- [SHORT EXERCISE]: Select every line in the items below that contains the string "this", and copy each one. Case counts, so a line where the string appears only with different capitalization does not qualify.

- [EXTRACTED RECORDS]:
-- Begin --

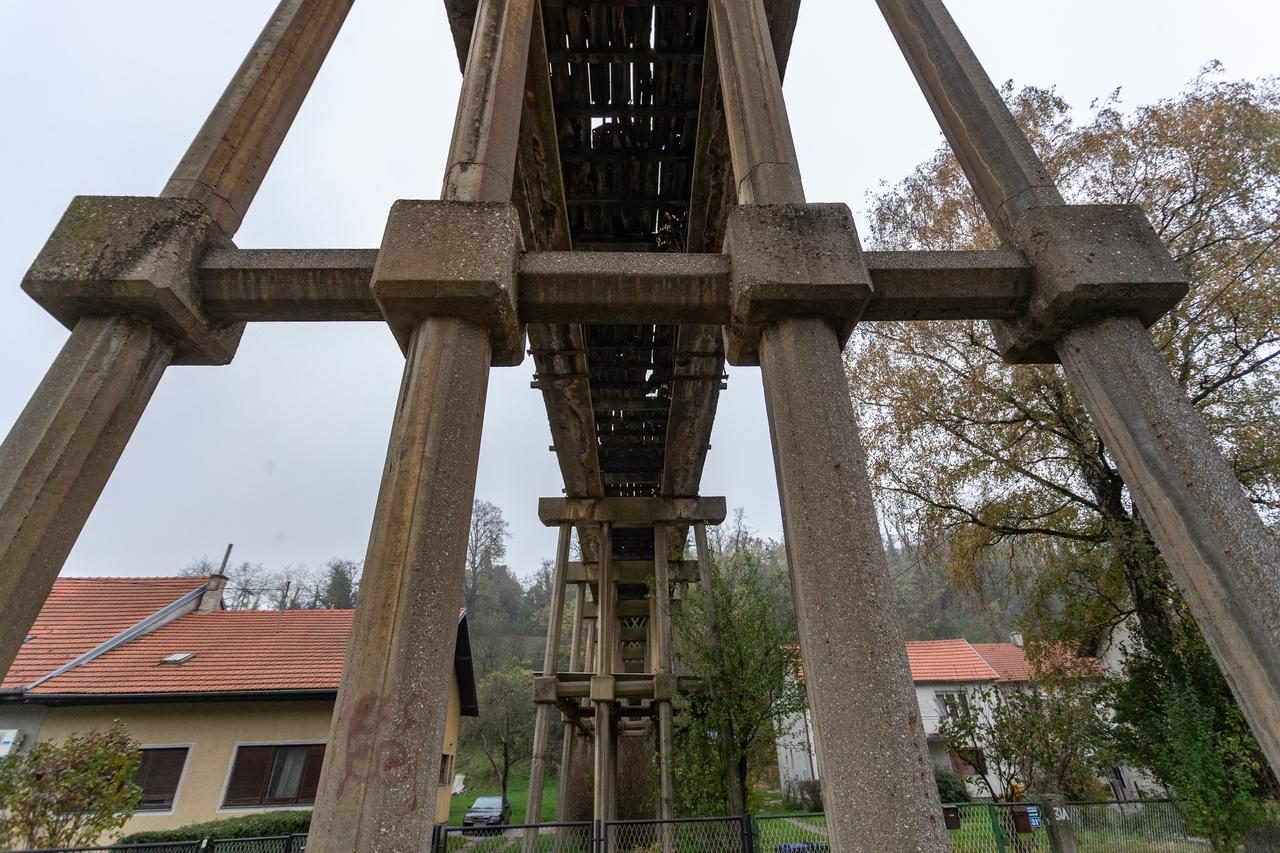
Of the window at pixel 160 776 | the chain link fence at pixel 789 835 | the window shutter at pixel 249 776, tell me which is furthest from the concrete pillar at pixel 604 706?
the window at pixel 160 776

-- End --
-- Begin --

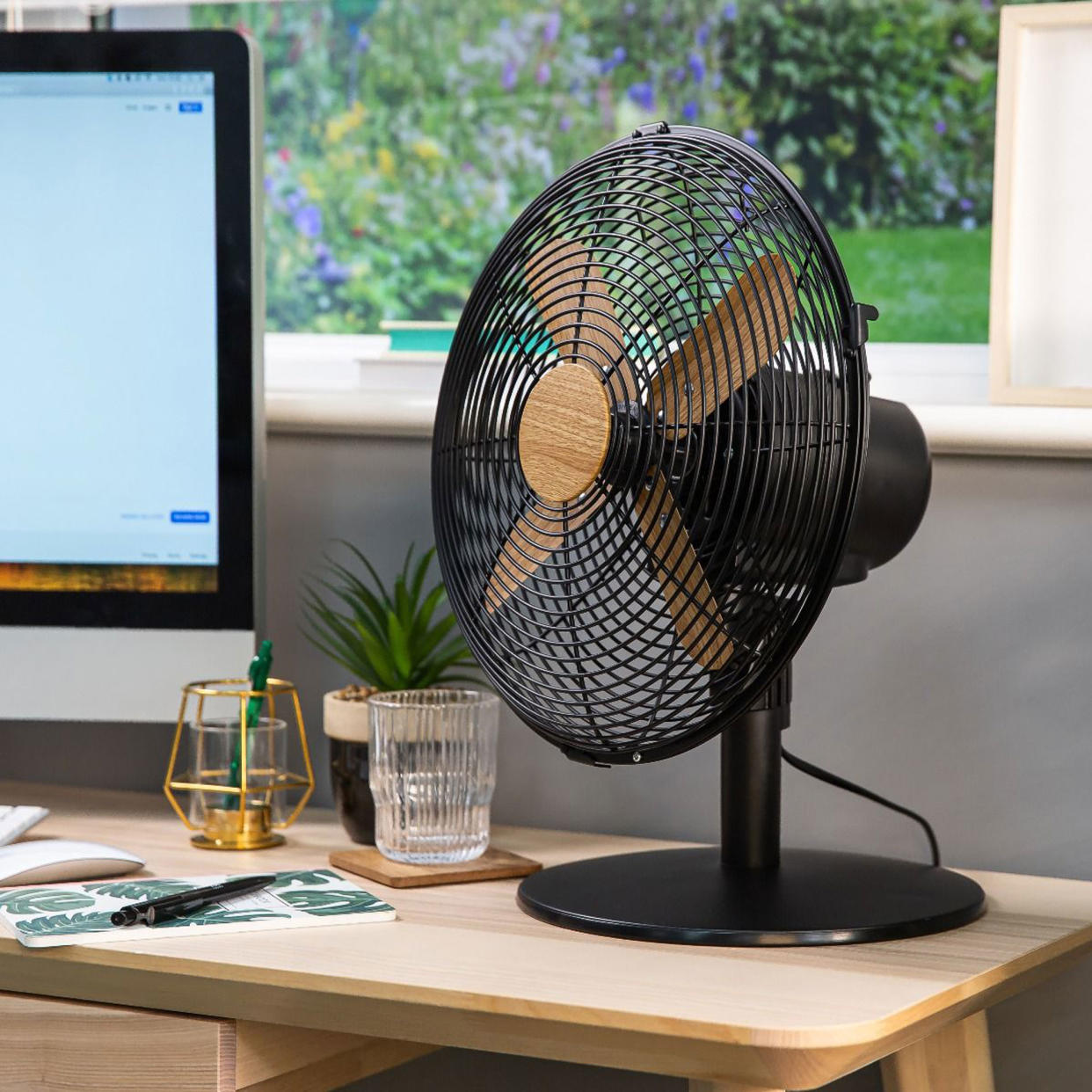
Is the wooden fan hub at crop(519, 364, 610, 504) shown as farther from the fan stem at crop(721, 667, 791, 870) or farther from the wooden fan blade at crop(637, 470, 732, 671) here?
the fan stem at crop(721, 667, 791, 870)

-- End --
-- Begin --

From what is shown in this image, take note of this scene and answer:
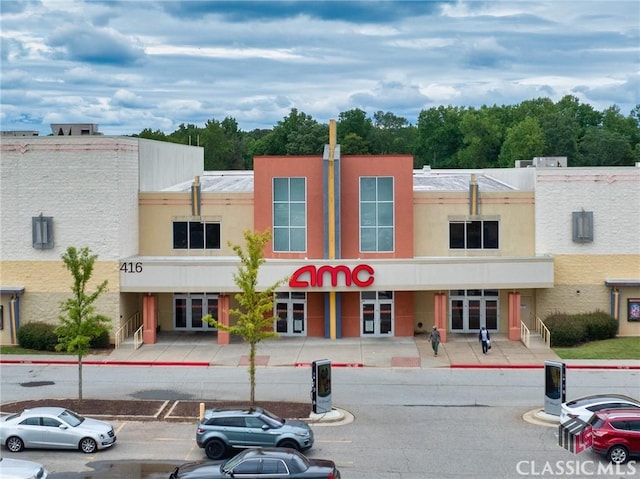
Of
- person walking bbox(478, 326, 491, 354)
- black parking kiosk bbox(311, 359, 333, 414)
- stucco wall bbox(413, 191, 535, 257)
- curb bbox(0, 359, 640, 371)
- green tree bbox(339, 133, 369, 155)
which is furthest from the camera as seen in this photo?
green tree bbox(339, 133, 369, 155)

-- End --

- [EXERCISE RESULT]:
From what is shown in this image, take note of this scene and answer:
which is furthest from the camera as seen in this photo?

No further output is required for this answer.